Unhas Figure

Di Era Prof. Jamaluddin Jompa, Riset Unhas Kian Mendunia

UNHAS.TVSenin pagi, 7 Juli 2025, halaman Kampus Universitas Hasanuddin (Unhas) di Tamalanrea seolah bergetar oleh langkah sejarah. Di gedung eks Fakultas Teknik, pita merah dilepas, tirai tersingkap, dan sebuah papan nama berkilau menyapa dunia: ASEAN-China Centre of Excellence in Metallurgy and Marine Resource.

Bagi sebagian orang, peresmian pusat riset mungkin hanya dianggap seremoni biasa. Tetapi bagi Prof. Dr. Jamaluddin Jompa, MSc, atau yang akrab disapa Prof. JJ, momen ini adalah pernyataan arah.

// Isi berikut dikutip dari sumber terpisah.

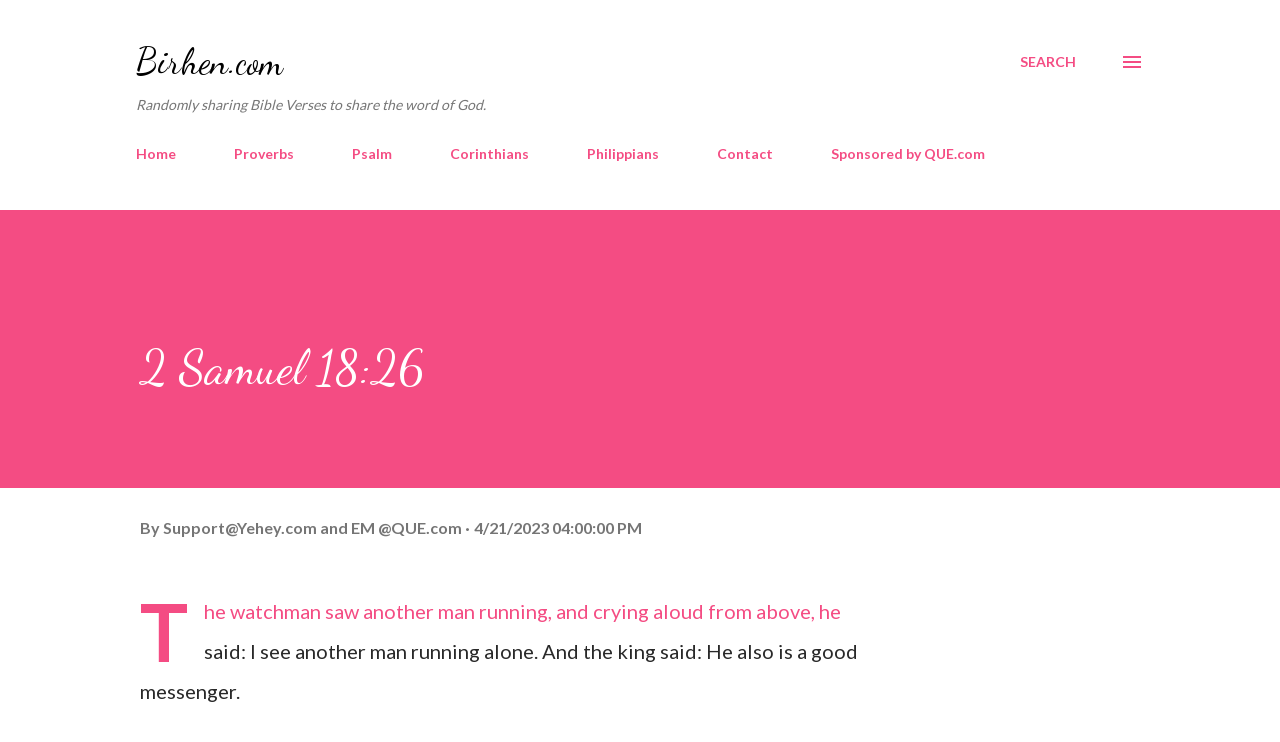

--- FILE ---
content_type: text/html; charset=utf-8
request_url: https://www.google.com/recaptcha/api2/aframe
body_size: 269
content:
<!DOCTYPE HTML><html><head><meta http-equiv="content-type" content="text/html; charset=UTF-8"></head><body><script nonce="qfYMUI89qqW6Pmk2Q9qVSw">/** Anti-fraud and anti-abuse applications only. See google.com/recaptcha */ try{var clients={'sodar':'https://pagead2.googlesyndication.com/pagead/sodar?'};window.addEventListener("message",function(a){try{if(a.source===window.parent){var b=JSON.parse(a.data);var c=clients[b['id']];if(c){var d=document.createElement('img');d.src=c+b['params']+'&rc='+(localStorage.getItem("rc::a")?sessionStorage.getItem("rc::b"):"");window.document.body.appendChild(d);sessionStorage.setItem("rc::e",parseInt(sessionStorage.getItem("rc::e")||0)+1);localStorage.setItem("rc::h",'1768504176630');}}}catch(b){}});window.parent.postMessage("_grecaptcha_ready", "*");}catch(b){}</script></body></html>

BACA: Jejak Prof. Jamaluddin Jompa di Panggung Ilmuwan Dunia

Ia menandai babak baru bahwa universitas yang lahir di ujung timur Indonesia tidak boleh hanya menjadi penonton dalam percaturan global, melainkan harus hadir sebagai aktor yang menentukan.

Wakil Menteri Pendidikan Tinggi, Sains, dan Teknologi RI, Prof. Stella Christie, menyebut langkah ini strategis. “Unhas sangat strategis karena fokus bidangnya maritim dan metalurgi. Ini bukan hanya soal riset lokal, tetapi juga menyangkut ekonomi nasional bahkan internasional.”

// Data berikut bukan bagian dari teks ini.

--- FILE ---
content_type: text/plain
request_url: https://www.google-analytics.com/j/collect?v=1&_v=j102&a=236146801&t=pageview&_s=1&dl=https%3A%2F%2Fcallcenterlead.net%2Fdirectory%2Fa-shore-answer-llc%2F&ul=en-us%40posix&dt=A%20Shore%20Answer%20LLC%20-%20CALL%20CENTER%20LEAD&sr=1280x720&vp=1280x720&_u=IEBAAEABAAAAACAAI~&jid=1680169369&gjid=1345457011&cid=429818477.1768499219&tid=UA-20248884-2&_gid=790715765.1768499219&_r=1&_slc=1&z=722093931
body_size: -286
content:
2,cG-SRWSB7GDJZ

Pernyataan itu sekaligus mengafirmasi visi besar Prof. JJ: Unhas tidak boleh puas menjadi jago kandang.

“Universitas yang hanya sibuk di dalam negeri, apalagi hanya di wilayahnya sendiri, akan tertinggal. Kita harus hadir di forum dunia, agar ilmu pengetahuan yang kita hasilkan tidak hanya membesarkan Unhas, tapi juga memberi makna global,” katanya.

Melampaui Batas, Menyulam Jejaring

Visi tersebut kini menemukan wujudnya. Dari Makassar, nama Unhas bergema hingga ke Stanford University, kampus yang selama ini menjadi ikon inovasi dunia.

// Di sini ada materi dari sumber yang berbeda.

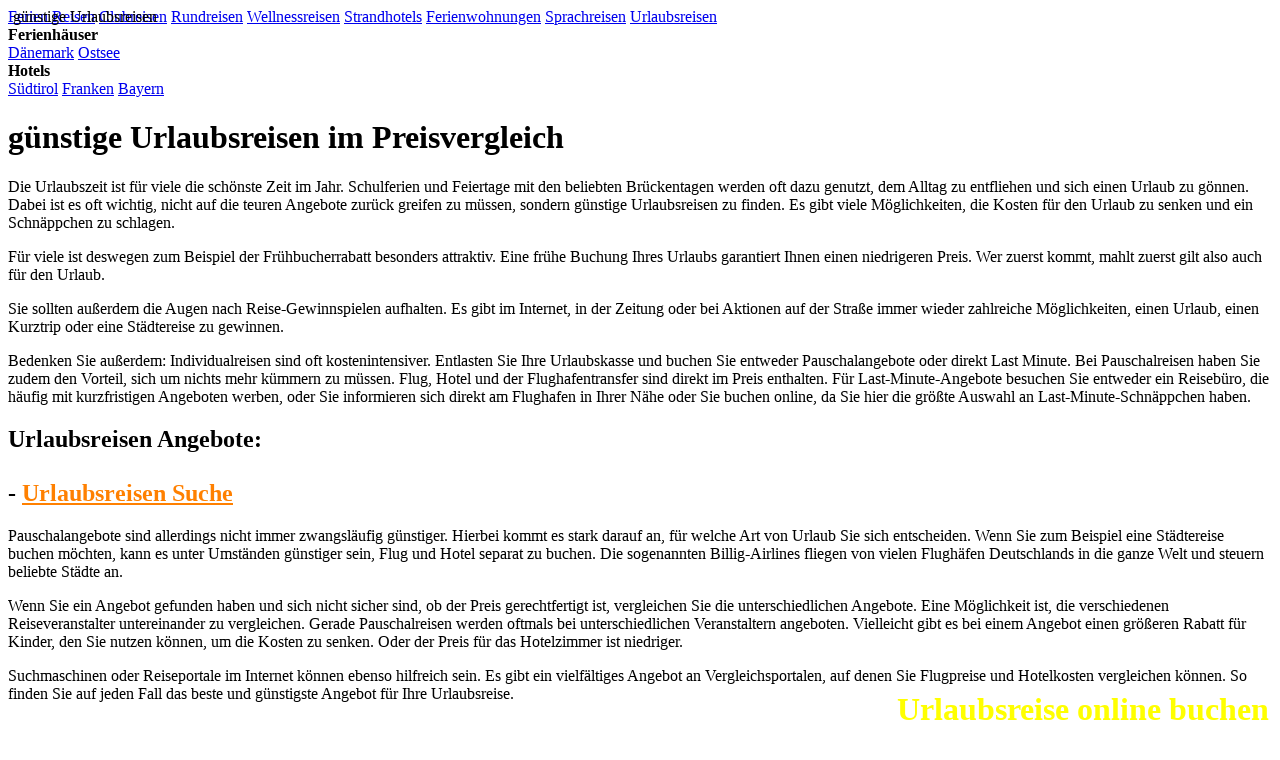

--- FILE ---
content_type: text/html
request_url: https://www.maxwell-reisen.de/urlaubsreisen.php
body_size: 2113
content:
<!DOCTYPE html PUBLIC "-//W3C//DTD XHTML 1.0 Transitional//EN" "http://www.w3.org/TR/xhtml1/DTD/xhtml1-transitional.dtd">
<html xmlns="http://www.w3.org/1999/xhtml" xml:lang="de-de" lang="de-de" >
	<head>
		<meta http-equiv="content-type" content="text/html; charset=ISO-8859-1" />

    <title>günstige Urlaubsreisen - Urlaubsreise günstig im Preisvergleich buchen</title>
    <meta name="description" content="Die Urlaubszeit ist für viele die schönste Zeit im Jahr. Günstige Urlaubsreisen online buchen..." />
    <meta name="keywords" content="Urlaubsreisen" />
		<meta http-equiv="imagetoolbar" content="no" />
		<meta name="robots" content="index, follow" />
		<link rel="stylesheet" href="standard.css" type="text/css" />
	</head>

	<body>

		<div id="container">

				<div id="header">
					<div style="position:absolute;padding-left:0.33em">
						günstige Urlaubsreisen
					</div>
					<div style="position:absolute;bottom:1px;right:0.33em;font-size:200%;font-weight:bold;color:#FFFF00;margin-bottom:-0.28em">
						Urlaubsreise online buchen
					</div>
				</div>

				<div id="leftcol">
  <a class="nav" href="http://www.maxwell-reisen.de/">Ferien Reisen</a>
  <a class="nav" href="clubreisen.php">Clubreisen</a>
  <a class="nav" href="rundreisen.php">Rundreisen</a>
  <a class="nav" href="wellnessreisen.php">Wellnessreisen</a>
  <a class="nav" href="strandhotels.php">Strandhotels</a>
  <a class="nav" href="ferienwohnungen.php">Ferienwohnungen</a>
  <a class="nav" href="sprachreisen_angebote.php">Sprachreisen</a>
  <a class="nav" href="urlaubsreisen.php">Urlaubsreisen</a>
  <br />
  <b>Ferienhäuser</b>
  <br />
  <a class="nav" href="ferienhaus_daenemark.php">Dänemark</a>
  <a class="nav" href="ferienhaus_ostsee.php">Ostsee</a>
  <br />
  <b>Hotels</b>
  <br />
  <a class="nav" href="hotels_suedtirol.php">Südtirol</a>
  <a class="nav" href="hotels_franken.php">Franken</a>
  <a class="nav" href="hotels_bayern.php">Bayern</a>
</div>
				<div id="rightcol">

					<h1>günstige Urlaubsreisen im Preisvergleich</h1>

<p>
Die Urlaubszeit ist für viele die schönste Zeit im Jahr. Schulferien und Feiertage mit den beliebten Brückentagen werden oft dazu genutzt, dem
Alltag zu entfliehen und sich einen Urlaub zu gönnen. Dabei ist es oft wichtig, nicht auf die teuren Angebote zurück greifen zu müssen, sondern
günstige Urlaubsreisen zu finden. Es gibt viele Möglichkeiten, die Kosten für den Urlaub zu senken und ein Schnäppchen zu schlagen.
</p>

<p>
Für viele ist deswegen zum Beispiel der Frühbucherrabatt besonders attraktiv. Eine frühe Buchung Ihres Urlaubs garantiert Ihnen einen niedrigeren Preis. Wer zuerst kommt, mahlt zuerst gilt also auch für den Urlaub.
</p>

<p>
Sie sollten außerdem die Augen nach Reise-Gewinnspielen aufhalten. Es gibt im Internet, in der Zeitung oder bei Aktionen auf der Straße immer wieder zahlreiche Möglichkeiten, einen Urlaub, einen Kurztrip oder eine Städtereise zu gewinnen.
</p>

<p>
  <script type="text/javascript"><!--
google_ad_client = "pub-4621633040062123";
/* maxwell-reisen.de 728x90 */
google_ad_slot = "7760284903";
google_ad_width = 728;
google_ad_height = 90;
//-->
</script>
<script type="text/javascript"
src="http://pagead2.googlesyndication.com/pagead/show_ads.js">
</script></p>

<p>
Bedenken Sie außerdem: Individualreisen sind oft kostenintensiver. Entlasten Sie Ihre Urlaubskasse und buchen Sie entweder Pauschalangebote oder direkt Last Minute. Bei Pauschalreisen haben Sie zudem den Vorteil, sich um nichts mehr kümmern zu müssen. Flug, Hotel und der Flughafentransfer sind direkt im Preis enthalten. Für Last-Minute-Angebote besuchen Sie entweder ein Reisebüro, die häufig mit kurzfristigen Angeboten werben, oder Sie informieren sich direkt am Flughafen in Ihrer Nähe oder Sie buchen online, da Sie hier die größte Auswahl an Last-Minute-Schnäppchen haben.
</p>

<h2>
<font color="#000000">Urlaubsreisen Angebote:</font>
<br /><br />
- <a href="urlaubsreisen_angebote.php" title="Urlaubsreisen Angebote" style="color : #FF8000;">Urlaubsreisen Suche</a>
</h2>

<p>
Pauschalangebote sind allerdings nicht immer zwangsläufig günstiger. Hierbei kommt es stark darauf an, für welche Art von Urlaub Sie sich entscheiden. Wenn Sie zum Beispiel eine Städtereise buchen möchten, kann es unter Umständen günstiger sein, Flug und Hotel separat zu buchen. Die sogenannten Billig-Airlines fliegen von vielen Flughäfen Deutschlands in die ganze Welt und steuern beliebte Städte an.
</p>

<p>
Wenn Sie ein Angebot gefunden haben und sich nicht sicher sind, ob der Preis gerechtfertigt ist, vergleichen Sie die unterschiedlichen Angebote. Eine Möglichkeit ist, die verschiedenen Reiseveranstalter untereinander zu vergleichen. Gerade Pauschalreisen werden oftmals bei unterschiedlichen Veranstaltern angeboten. Vielleicht gibt es bei einem Angebot einen größeren Rabatt für Kinder, den Sie nutzen können, um die Kosten zu senken. Oder der Preis für das Hotelzimmer ist niedriger.
</p>

<p>
Suchmaschinen oder Reiseportale im Internet können ebenso hilfreich sein. Es gibt ein vielfältiges Angebot an Vergleichsportalen, auf denen Sie Flugpreise und Hotelkosten vergleichen können. So finden Sie auf jeden Fall das beste und günstigste Angebot für Ihre Urlaubsreise.
</p>

<p>
	Weitere Urlaubsanbieter und <a href="http://www.reiselinks.de">Reiselinks</a> finden Sie auf Reiselinks.de - Die "Mutter aller Reisesuchen".
</p>

				</div>

				<div class="clearfix"></div>

        <div id="footer">
	<a href="wellness_deutschland.php">Wellness in Deutschland</a> | <a href="wellness_suedtirol.php">Südtirol</a>
	| <a href="kooperationen.php">Kooperationspartner</a>
	| <a href="impressum.php">Impressum</a>
	| <a href="datenschutzerklaerung.php">Datenschutzerklärung</a>
</div>
		</div>
	</body>
</html>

Dari pertemuan itu lahirlah kesepakatan mendirikan Unhas–Stanford Centre, sebuah wadah kolaborasi riset lintas disiplin: dari keberlanjutan tambang, energi terbarukan, pangan, hingga perubahan iklim.

Sebelumnya, proyek Revitalizing Informal Settlements and their Environment (RISE) telah menunjukkan bagaimana riset Unhas mampu mengubah lorong-lorong padat di Makassar menjadi laboratorium kebijakan.

Kini, dengan dukungan pendanaan awal Rp5 miliar dari Stanford, kolaborasi itu melompat lebih jauh. Wallacea dipertemukan dengan Silicon Valley, bukan dalam relasi subordinat, melainkan dalam kemitraan sejajar.

Lompatan lain datang dari London. Pada Juni 2025, Unhas resmi menembus peringkat 951 dunia dalam QS World University Rankings 2026. Setelah sekian lama bertahan di posisi 1001–1200, capaian ini datang lebih cepat dari prediksi. “Ini bukan kebetulan, tapi hasil strategi,” tegas Prof. JJ.

BACA: Jamaluddin Jompa Bukan Sekadar Rektor

Strategi itu bernama Thematic Research Group (TRG). Melalui TRG, para dosen dan profesor tidak lagi berdiri sendiri, melainkan digerakkan untuk berkolaborasi secara internasional. Hasilnya nyata: publikasi melonjak, sitasi bertambah, dosen asing hadir di Makassar, mahasiswa internasional mulai berdatangan.

Di sinilah refleksi Paulo Freire menemukan relevansinya: “Education is the practice of freedom.” Pendidikan dan riset menjadi jalan untuk berpikir kritis, berkolaborasi, dan mentransformasi realitas Sulawesi, Indonesia, bahkan dunia.

Jejaring yang Mengikat Dunia

Hari ini, jejaring global Unhas mencakup lebih dari 440 institusi dari 30 negara. Dari riset bersama hingga pertukaran mahasiswa, dari kelas internasional hingga konsorsium strategis, bentangan kolaborasi ini seperti jaring halus yang menghubungkan Tamalanrea dengan benua lain.

Ada universitas di Eropa yang mengundang profesor Unhas untuk mengajar. Ada lembaga riset di Jepang yang mengirim teknologinya ke laboratorium kelautan Unhas. Ada pula kampus di Australia yang secara rutin bertukar mahasiswa pascasarjana. Sulawesi yang dulu dianggap halaman belakang, kini masuk dalam percakapan akademik global.